Handlettering und Kalligrafie

Schönschrift gegen Corona-Frust

Schönschrift boomt. Experten sehen im "Handlettering"-Trend auch eine Gegenbewegung zum hektischen Alltag. In den unruhigen Wochen dieses Frühjahrs kann meditative Handarbeit eine besondere Wohltat sein.

Handlettering und Kalligrafie sind derzeit sehr im Trend. © marioav - stock.adobe.com

Sinnsprüche, Liedtexte, Bibelverse: Wer beim Bilderdienst Instagram nach "Handlettering" sucht, findet unzählige Beiträge. Das Schreiben per Hand ist wieder in. Um präzise Regeln geht es beim "Handlettering" - im Unterschied zur Kalligrafie - nicht, sagt die Designerin und Buchautorin Katja Haas. Die schicken Buchstaben entstehen hier durch einen dünnen Auf- und einen dicken Abstrich. Besonders Frauen zwischen Mitte 20 und Mitte 40 begeistern sich für den Schönschreib-Trend.

 

Neu ist dieser Boom nicht unbedingt. Seit über 30 Jahren widmet sich der Verein "Ars Scribendi" der Schriftkunst. Es sei vielen Menschen ein Anliegen, Texten, die ihnen etwas bedeuten, eine entsprechende Form zu verleihen, sagt der Vorsitzende Thomas Hoyer. Der gelernte Kommunikationsdesigner gibt Kurse in klassischer und expressiver Kalligrafie.

Wie wichtig ist die Schreibschrift?

Die klassische Kalligrafie führt quer durch die Schriftgeschichte. Ab dem 20. Jahrhundert haben die Menschen verstärkt die eigene Handschrift eingebracht, so Hoyer: "Vielen reicht es langfristig nicht, bestehende Schriften zu erlernen. Sie wollen selbst kreativ werden." Den Handlettering-Trend sieht er positiv: "Diese Form spricht zunächst mehr Menschen an, weil es eben nicht um Perfektion geht." Viele Hobbykünstler fänden sogar über das Handlettering zur Kalligrafie.

Schreibschrift ist allerdings auch ein Politikum. Immer wieder wird über ihren Stellenwert diskutiert. In den USA etwa lernen Schüler keine gebundene Schreibschrift mehr, sondern nur Druckschrift und Tastaturschreiben. Befürworter bezeichnen die Handschrift indes als "Denkwerkzeug". Hoyer betont, im Kopf passiere viel, wenn Kinder schreiben lernen.

Handlettering ist meditativ

Auch Erwachsene durchbrechen mit dem Schönschreiben durchaus den Alltag am PC, ergänzt Maria Glukhova. Gemeinsam mit Christiane Baumann betreibt sie den Designblog "dots and stripes". "Handlettering ist sehr meditativ", sagt Glukhova. "Man muss sich darauf konzentrieren und kann nicht noch drei andere Dinge nebenher machen." Und: Am Ende steht ein greifbares Ergebnis. "Es ist wieder en vogue, Dinge im wahrsten Sinne des Wortes in die Hand zu nehmen", erklärt Baumann - das zeige der Do-It-Yourself-Trend seit Jahren.Menschen stricken, bauen selbst kleine Möbel, pflegen Gemüsebeete - oder lettern. Damit könne jeder sofort anfangen, betont Katja Haas: "Es ist schon ein spannender Prozess, einmal bewusst mit einem Bleistift das Alphabet zu schreiben." In ihren Handlettering-Büchern gibt sie weiterführende Tipps - inklusive Übungsseiten und Ideensammlung. Sie schmunzelt: "Es besteht durchaus Suchtgefahr."

**DIE DATEN:**

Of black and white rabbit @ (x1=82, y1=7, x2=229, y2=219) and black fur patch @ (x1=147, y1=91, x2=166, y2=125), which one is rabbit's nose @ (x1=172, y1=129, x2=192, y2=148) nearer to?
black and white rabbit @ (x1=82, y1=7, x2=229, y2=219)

**AUFGABE:** Nennen Sie alle Personen, deren Aussagen im Text über Handlettering wiedergegeben werden. Die Zeilen sind eigenständiges Material und gehören nicht zum Text über Handlettering.

**ANTWORTFELD:** Katja Haas, Thomas Hoyer, Maria Glukhova, Christiane Baumann